The change was first reported by The New York Times on Sunday, and came in the form of an edit to the fine print on Mr Trump’s donation page hosted by the WinRed platform. Previously, just one per cent of those donations through the platform were diverted to the Save America PAC, the outside spending vessel that the candidate has used to front the costs for his legal battles. According to new text that appeared this spring, that share has increased to 10 per cent.

It was a move that was seen by many political analysts as evidence of the mounting strain that the president’s numerous court fights are having on his finances; he faces, among other civil suits, more than 60 criminal charges spread across two indictments in New York state court and at the federal level.

On Tuesday, Mr Christie spoke to Politico about his rival’s increasingly serious legal entanglements: “This is a billionaire who refused to pay his lawyers with his own personal money, and instead, men and women out there who believe in him and wanted [him] to be elected president are donating money to try to forward his candidacy … and he’s diverting that money to pay his own legal fees.”

“What Donald Trump is good at is spending other people’s money,” the former governor added to Politico. “He’s the cheapest SOB I’ve ever met in my life.”
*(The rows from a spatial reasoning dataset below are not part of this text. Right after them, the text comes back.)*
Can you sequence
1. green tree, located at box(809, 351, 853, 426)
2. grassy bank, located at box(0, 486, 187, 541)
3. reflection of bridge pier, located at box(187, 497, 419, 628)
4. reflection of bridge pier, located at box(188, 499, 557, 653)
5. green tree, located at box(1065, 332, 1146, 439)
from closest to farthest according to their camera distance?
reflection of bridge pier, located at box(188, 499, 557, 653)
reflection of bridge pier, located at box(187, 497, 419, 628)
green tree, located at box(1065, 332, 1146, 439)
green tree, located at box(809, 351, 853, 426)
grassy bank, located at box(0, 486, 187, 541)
The tone of Mr Christie’s campaign has changed little since it began several weeks ago in New Hampshire with a CNN town hall hosted by St Anselm College. The ex-governor, formerly an ally of Mr Trump, has made clear his intention to wage an all-out brawl with the frontrunner for the GOP nomination as well as his willingness to hit Mr Trump on issues that other GOP candidates either will not touch or, perhaps to the detriment of their own campaigns, take his side.

Those issues include the criminal charges Mr Trump now faces, and especially the federal indictment resulting from Mr Trump’s hoarding of presidential records at Mar-a-Lago. In recent days, an audio recording has emerged in which the former president is heard at his Bedminster resort talking to several reporters and his own staffers, while claiming explicitly that a document he had produced for their viewing was classified material. Mr Trump has denied that the document he was heard speaking about actually existed, claiming instead that “bravado” spurred him to lie to those present.

Mr Christie’s poll numbers show him trailing the ex-president significantly in terms of overall support among GOP primary voters; the governor hopes that dynamic will change once he potentially gets a chance to confront his opponent in person onstage at at Republican debate.

Whether that will ever happen remains up in the air, as Mr Trump has signaled that he may skip one or more debates both due to his frustrations with moderators who refuse to play into his 2020 election conspiracies as well as his hesitation towards allowing an opportunity for his opponents to draw blood while the cameras roll.